▶ [Written task]
Quote the entries verbatim, beginning with the line containing "What length of" and continuing through the line containing "which is nearest to pixel 244 182?", both included. Leave the pictures out of your reproduction.

--- Working data ---

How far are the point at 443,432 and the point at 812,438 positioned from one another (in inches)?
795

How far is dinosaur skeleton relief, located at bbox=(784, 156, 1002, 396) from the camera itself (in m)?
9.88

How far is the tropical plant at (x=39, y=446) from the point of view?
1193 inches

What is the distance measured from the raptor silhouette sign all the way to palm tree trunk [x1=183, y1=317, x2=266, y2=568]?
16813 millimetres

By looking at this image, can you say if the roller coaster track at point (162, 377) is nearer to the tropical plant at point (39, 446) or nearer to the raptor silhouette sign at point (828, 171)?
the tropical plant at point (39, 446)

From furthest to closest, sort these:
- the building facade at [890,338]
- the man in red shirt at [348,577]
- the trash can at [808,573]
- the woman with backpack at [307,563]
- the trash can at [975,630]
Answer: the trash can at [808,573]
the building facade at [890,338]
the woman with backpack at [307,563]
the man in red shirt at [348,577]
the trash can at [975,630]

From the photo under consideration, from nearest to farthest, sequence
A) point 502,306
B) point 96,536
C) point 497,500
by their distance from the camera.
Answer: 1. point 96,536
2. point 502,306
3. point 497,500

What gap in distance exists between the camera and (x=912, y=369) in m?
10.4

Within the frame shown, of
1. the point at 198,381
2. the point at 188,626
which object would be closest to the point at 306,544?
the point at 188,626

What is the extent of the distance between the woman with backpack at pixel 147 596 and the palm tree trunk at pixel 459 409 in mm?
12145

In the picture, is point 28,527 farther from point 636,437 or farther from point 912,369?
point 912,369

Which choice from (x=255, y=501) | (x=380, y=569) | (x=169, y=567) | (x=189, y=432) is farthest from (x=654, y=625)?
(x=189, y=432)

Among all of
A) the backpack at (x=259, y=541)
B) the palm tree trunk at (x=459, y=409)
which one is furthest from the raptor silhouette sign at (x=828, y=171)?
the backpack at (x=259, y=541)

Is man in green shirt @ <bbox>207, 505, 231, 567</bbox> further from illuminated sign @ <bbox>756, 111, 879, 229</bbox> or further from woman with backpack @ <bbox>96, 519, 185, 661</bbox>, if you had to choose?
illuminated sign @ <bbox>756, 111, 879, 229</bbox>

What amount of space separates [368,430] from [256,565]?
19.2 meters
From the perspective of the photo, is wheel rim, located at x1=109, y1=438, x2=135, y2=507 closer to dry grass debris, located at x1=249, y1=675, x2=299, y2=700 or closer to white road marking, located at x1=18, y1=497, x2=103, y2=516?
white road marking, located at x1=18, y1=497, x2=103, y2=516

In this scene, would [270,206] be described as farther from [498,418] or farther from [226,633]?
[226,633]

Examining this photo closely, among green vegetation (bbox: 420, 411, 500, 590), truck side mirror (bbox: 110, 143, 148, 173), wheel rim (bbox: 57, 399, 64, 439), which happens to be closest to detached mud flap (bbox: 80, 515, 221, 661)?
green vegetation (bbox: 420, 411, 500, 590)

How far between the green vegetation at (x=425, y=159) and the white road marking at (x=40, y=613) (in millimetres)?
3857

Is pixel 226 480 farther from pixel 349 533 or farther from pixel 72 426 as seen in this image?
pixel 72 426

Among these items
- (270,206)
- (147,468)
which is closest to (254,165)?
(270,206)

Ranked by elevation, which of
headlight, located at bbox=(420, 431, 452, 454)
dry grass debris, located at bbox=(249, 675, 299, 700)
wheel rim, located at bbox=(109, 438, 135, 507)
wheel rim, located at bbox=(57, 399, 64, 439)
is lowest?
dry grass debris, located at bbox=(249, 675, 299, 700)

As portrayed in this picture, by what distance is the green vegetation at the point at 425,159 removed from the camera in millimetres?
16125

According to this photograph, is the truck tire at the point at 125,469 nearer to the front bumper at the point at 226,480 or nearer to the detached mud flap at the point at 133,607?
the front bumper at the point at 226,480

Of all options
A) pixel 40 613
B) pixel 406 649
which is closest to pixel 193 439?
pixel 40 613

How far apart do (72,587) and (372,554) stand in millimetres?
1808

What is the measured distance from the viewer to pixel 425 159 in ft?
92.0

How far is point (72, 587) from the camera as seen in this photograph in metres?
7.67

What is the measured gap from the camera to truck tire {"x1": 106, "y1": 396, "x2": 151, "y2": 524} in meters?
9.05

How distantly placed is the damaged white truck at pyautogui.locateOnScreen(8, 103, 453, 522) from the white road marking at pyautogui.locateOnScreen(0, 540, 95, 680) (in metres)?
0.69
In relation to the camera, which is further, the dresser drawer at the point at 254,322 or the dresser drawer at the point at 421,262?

---
--- Working data ---

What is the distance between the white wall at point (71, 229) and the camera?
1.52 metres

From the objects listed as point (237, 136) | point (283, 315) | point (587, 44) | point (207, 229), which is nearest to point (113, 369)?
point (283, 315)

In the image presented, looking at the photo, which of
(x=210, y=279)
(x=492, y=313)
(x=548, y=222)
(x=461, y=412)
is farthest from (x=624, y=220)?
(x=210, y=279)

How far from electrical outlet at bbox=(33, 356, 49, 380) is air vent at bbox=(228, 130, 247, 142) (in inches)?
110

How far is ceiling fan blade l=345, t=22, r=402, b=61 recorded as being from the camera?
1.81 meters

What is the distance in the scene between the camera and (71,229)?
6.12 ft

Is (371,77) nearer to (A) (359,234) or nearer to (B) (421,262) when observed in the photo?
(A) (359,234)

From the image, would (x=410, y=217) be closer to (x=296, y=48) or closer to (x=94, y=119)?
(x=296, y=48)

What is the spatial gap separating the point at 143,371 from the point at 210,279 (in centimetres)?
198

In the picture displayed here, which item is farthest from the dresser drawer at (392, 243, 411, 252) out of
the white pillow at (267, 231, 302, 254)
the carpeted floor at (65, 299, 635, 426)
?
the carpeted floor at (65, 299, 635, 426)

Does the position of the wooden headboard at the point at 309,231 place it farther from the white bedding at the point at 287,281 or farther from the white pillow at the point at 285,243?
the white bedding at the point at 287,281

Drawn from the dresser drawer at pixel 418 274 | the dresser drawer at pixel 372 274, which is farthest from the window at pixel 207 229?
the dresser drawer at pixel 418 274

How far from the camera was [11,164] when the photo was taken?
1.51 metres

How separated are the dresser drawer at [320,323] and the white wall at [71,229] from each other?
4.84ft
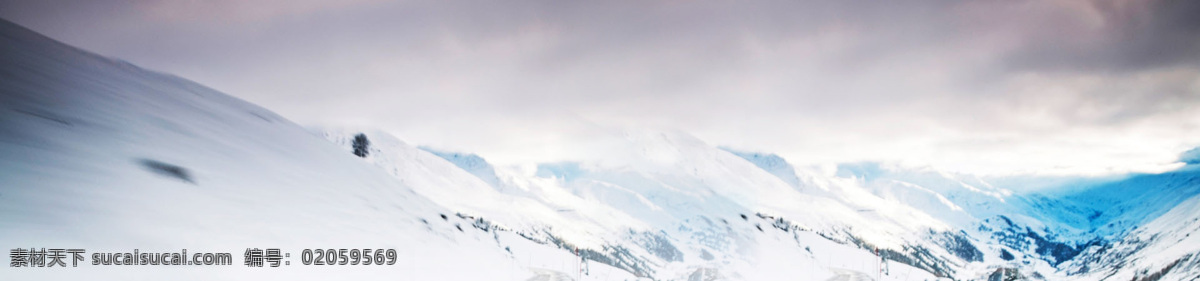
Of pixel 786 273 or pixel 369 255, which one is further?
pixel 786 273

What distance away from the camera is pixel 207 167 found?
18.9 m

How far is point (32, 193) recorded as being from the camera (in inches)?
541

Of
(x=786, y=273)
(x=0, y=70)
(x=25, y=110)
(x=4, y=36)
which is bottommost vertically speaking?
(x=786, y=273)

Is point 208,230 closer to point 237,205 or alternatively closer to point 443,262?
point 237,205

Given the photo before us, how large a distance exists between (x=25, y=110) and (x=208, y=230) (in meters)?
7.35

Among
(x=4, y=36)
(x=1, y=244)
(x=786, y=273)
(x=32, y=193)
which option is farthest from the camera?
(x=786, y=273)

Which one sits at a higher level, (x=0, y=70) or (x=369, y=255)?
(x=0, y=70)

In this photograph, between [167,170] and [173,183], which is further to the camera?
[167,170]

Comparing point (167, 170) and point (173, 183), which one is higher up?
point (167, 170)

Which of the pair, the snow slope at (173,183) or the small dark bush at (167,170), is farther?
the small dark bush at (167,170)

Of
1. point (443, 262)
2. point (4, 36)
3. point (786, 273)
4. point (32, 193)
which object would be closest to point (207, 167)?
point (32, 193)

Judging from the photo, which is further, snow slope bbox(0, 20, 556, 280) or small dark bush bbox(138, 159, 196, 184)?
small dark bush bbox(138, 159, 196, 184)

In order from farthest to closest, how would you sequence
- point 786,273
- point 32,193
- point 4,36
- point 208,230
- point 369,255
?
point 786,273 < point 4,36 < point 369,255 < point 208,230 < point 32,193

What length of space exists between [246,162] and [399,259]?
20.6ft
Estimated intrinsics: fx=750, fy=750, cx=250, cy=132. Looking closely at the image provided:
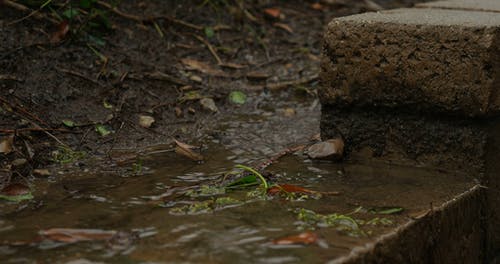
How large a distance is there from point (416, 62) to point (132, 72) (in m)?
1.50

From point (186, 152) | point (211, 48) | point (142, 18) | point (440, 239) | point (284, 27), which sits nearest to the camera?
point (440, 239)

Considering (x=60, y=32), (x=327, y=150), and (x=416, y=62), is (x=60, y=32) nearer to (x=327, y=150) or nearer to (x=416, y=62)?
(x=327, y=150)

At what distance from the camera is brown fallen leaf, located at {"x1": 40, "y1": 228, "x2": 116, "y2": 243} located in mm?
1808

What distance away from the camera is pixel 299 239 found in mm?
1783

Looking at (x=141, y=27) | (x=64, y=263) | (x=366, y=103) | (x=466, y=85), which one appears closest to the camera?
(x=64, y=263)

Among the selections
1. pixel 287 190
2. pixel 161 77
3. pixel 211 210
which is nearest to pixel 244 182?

---

▶ [Correct answer]
What length of space exists between [246,162] and [399,259]?
20.6ft
Estimated intrinsics: fx=750, fy=750, cx=250, cy=132. Looking closely at the image provided:
How large a distance is there from point (416, 62) to point (132, 72) (in m)?
1.50

From point (186, 152) | point (211, 48) | point (142, 18) | point (440, 239) | point (284, 27), which sits nearest to the camera?
point (440, 239)

Considering (x=60, y=32), (x=327, y=150), and (x=416, y=62), is (x=60, y=32) nearer to (x=327, y=150) or nearer to (x=416, y=62)?
(x=327, y=150)

At what distance from the camera is brown fallen leaf, located at {"x1": 40, "y1": 228, "x2": 116, "y2": 243} located in mm?
1808

What distance away from the camera is pixel 299 239 found in mm?
1783

Looking at (x=141, y=27) | (x=64, y=263) | (x=366, y=103) | (x=466, y=85), which one appears closest to the camera?
(x=64, y=263)

Among the selections
1. pixel 287 190
2. pixel 161 77
3. pixel 211 210
which is nearest to pixel 244 182?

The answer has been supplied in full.